Tensor basic information
tensor = torch.randn(3,4,5)
print(tensor.type()) # 数据类型
print(tensor.size()) # 张量的shape,是个元组
print(tensor.dim()) # 维度的数量
named tensor
Tensor naming is a very useful method, so that you can easily use the name of the dimension for indexing or other operations, which greatly improves readability, ease of use, and prevents errors.
# 在PyTorch 1.3之前,需要使用注释
# Tensor[N, C, H, W]
images = torch.randn(32, 3, 56, 56)
images.sum(dim=1)
images.select(dim=1, index=0)
# PyTorch 1.3之后
NCHW = [‘N’, ‘C’, ‘H’, ‘W’]
images = torch.randn(32, 3, 56, 56, names=NCHW)
images.sum('C')
images.select('C', index=0)
# 也可以这么设置
tensor = torch.rand(3,4,1,2,names=('C', 'N', 'H', 'W'))
# 使用align_to可以对维度方便地排序
tensor = tensor.align_to('N', 'C', 'H', 'W')
data type conversion
# 设置默认类型,pytorch中的FloatTensor远远快于DoubleTensor
torch.set_default_tensor_type(torch.FloatTensor)
# 类型转换
tensor = tensor.cuda()
tensor = tensor.cpu()
tensor = tensor.float()
tensor = tensor.long()
torch.Tensor and np.ndarray conversion
Tensors on all CPUs except CharTensor support conversion to numpy format and back again.
ndarray = tensor.cpu().numpy()
tensor = torch.from_numpy(ndarray).float()
tensor = torch.from_numpy(ndarray.copy()).float() # If ndarray has negative stride.
Torch.tensor and PIL.Image conversion
# pytorch中的张量默认采用[N, C, H, W]的顺序,并且数据范围在[0,1],需要进行转置和规范化
# torch.Tensor -> PIL.Image
image = PIL.Image.fromarray(torch.clamp(tensor*255, min=0, max=255).byte().permute(1,2,0).cpu().numpy())

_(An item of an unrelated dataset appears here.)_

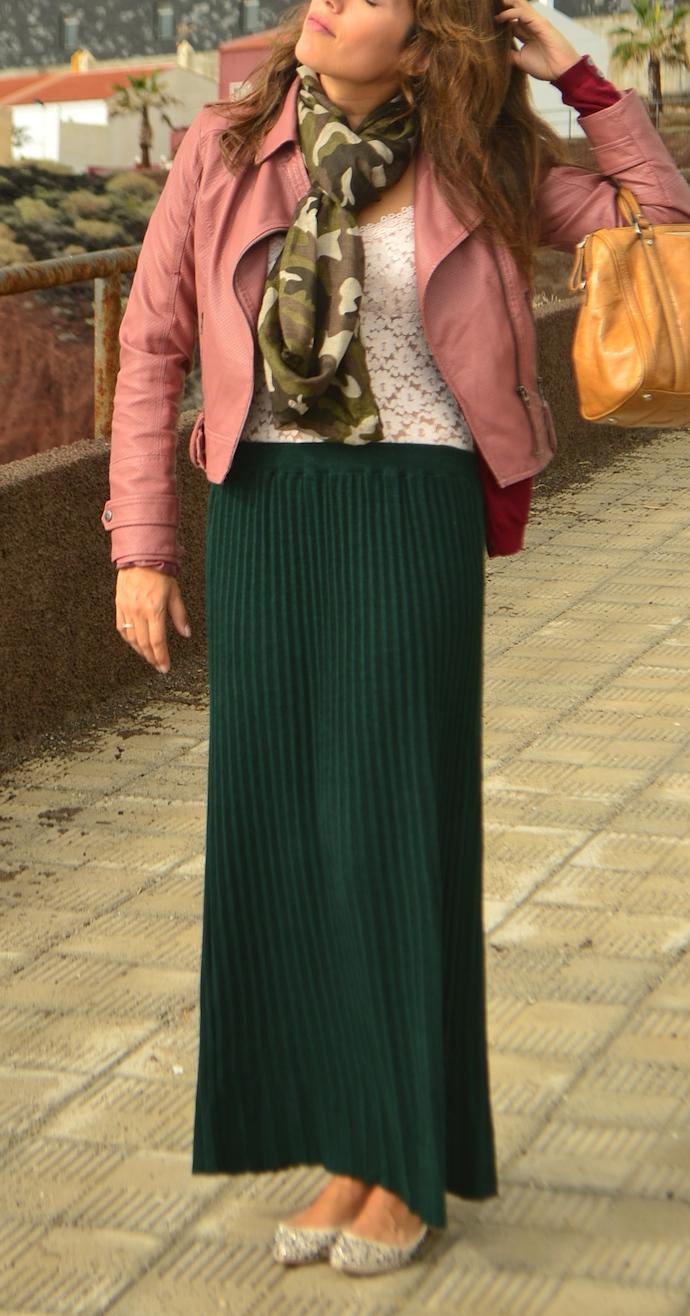 look falda larga verde chaqueta piel rosa encaje militar _0428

image = torchvision.transforms.functional.to_pil_image(tensor) # Equivalently way
# PIL.Image -> torch.Tensor
path = r'./figure.jpg'
tensor = torch.from_numpy(np.asarray(PIL.Image.open(path))).permute(2,0,1).float() / 255
tensor = torchvision.transforms.functional.to_tensor(PIL.Image.open(path)) # Equivalently way
Conversion of np.ndarray and PIL.Image
image = PIL.Image.fromarray(ndarray.astype(np.uint8))
ndarray = np.asarray(PIL.Image.open(path))

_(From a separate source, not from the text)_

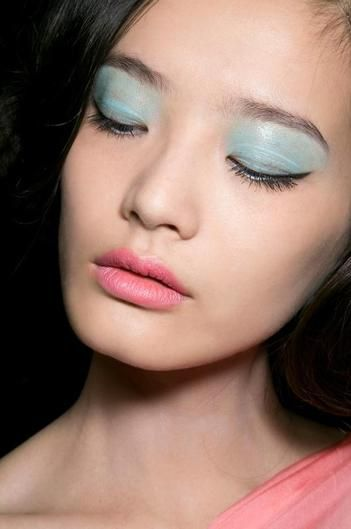 Powder Blue Lids & Petal Pink Mouth #ASIAN #MAKEUP #BEAUTY
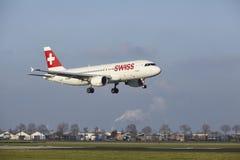 Aéroport Schiphol d'Amsterdam - la ligne aérienne suisse Airbus A320 débarque Photos stock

Extract a value from a tensor containing only one element
value = torch.rand(1).item()
tensor deformation
# 在将卷积层输入全连接层的情况下通常需要对张量做形变处理,
# 相比torch.view,torch.reshape可以自动处理输入张量不连续的情况
tensor = torch.rand(2,3,4)
shape = (6, 4)
tensor = torch.reshape(tensor, shape)
mess up the order
tensor = tensor[torch.randperm(tensor.size(0))] # 打乱第一个维度
horizontal flip
# pytorch不支持tensor[::-1]这样的负步长操作,水平翻转可以通过张量索引实现
# 假设张量的维度为[N, D, H, W].
tensor = tensor[:,:,:,torch.arange(tensor.size(3) - 1, -1, -1).long()]
copy tensor
# Operation
| New/Shared memory | Still in computation graph |tensor.clone()
# | New | Yes |tensor.detach() # | Shared | No |tensor.detach.clone()() # | New | No |
tensor concatenation
'''
注意torch.cat和torch.stack的区别在于torch.cat沿着给定的维度拼接,
而torch.stack会新增一维。例如当参数是3个10x5的张量,torch.cat的结果是30x5的张量,
而torch.stack的结果是3x10x5的张量。
'''
tensor = torch.cat(list_of_tensors, dim=0)

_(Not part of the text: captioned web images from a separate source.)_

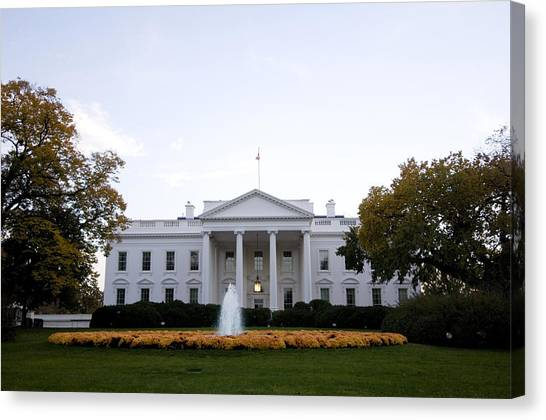 D.c. United Canvas Print - The White House In Washington, D.c by Joel Sartore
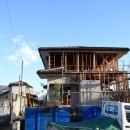 木造築30年「フルリノベーション+増築」で二世帯住宅に改築 OUCHI-23の写真 スケルトンに解体して耐震補強を行った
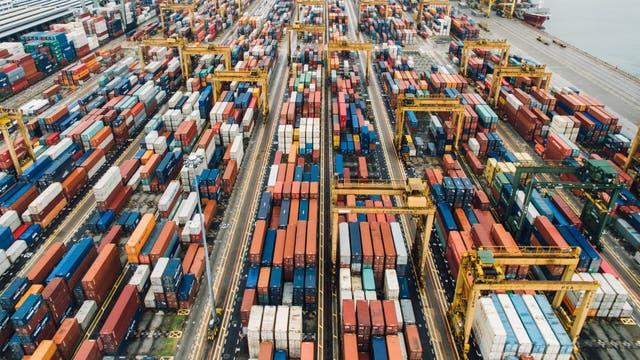 Los buques cargueros llevan el 90% del comercio mundial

tensor = torch.stack(list_of_tensors, dim=0)
Convert integer labels to one-hot encoding
# pytorch的标记默认从0开始
tensor = torch.tensor([0, 2, 1, 3])
N = tensor.size(0)
num_classes = 4
one_hot = torch.zeros(N, num_classes).long()
one_hot.scatter_(dim=1, index=torch.unsqueeze(tensor, dim=1), src=torch.ones(N, num_classes).long())
get the non-zero elements
torch.nonzero(tensor) # index of non-zero elements
torch.nonzero(tensor==0) # index of zero elements
torch.nonzero(tensor).size(0) # number of non-zero elements
torch.nonzero(tensor == 0).size(0) # number of zero elements
Determines that two tensors are equal
torch.allclose(tensor1, tensor2) # float tensor
torch.equal(tensor1, tensor2) # int tensor
Tensor expansion
# Expand tensor of shape 64*512 to shape 64*512*7*7.
tensor = torch.rand(64,512)
torch.reshape(tensor, (64, 512, 1, 1)).expand(64, 512, 7, 7)
matrix multiplication
# Matrix multiplcation: (m*n) * (n*p) * -> (m*p).
result = torch.mm(tensor1, tensor2)
# Batch matrix multiplication: (b*m*n) * (b*n*p) -> (b*m*p)
result = torch.bmm(tensor1, tensor2)
# Element-wise multiplication.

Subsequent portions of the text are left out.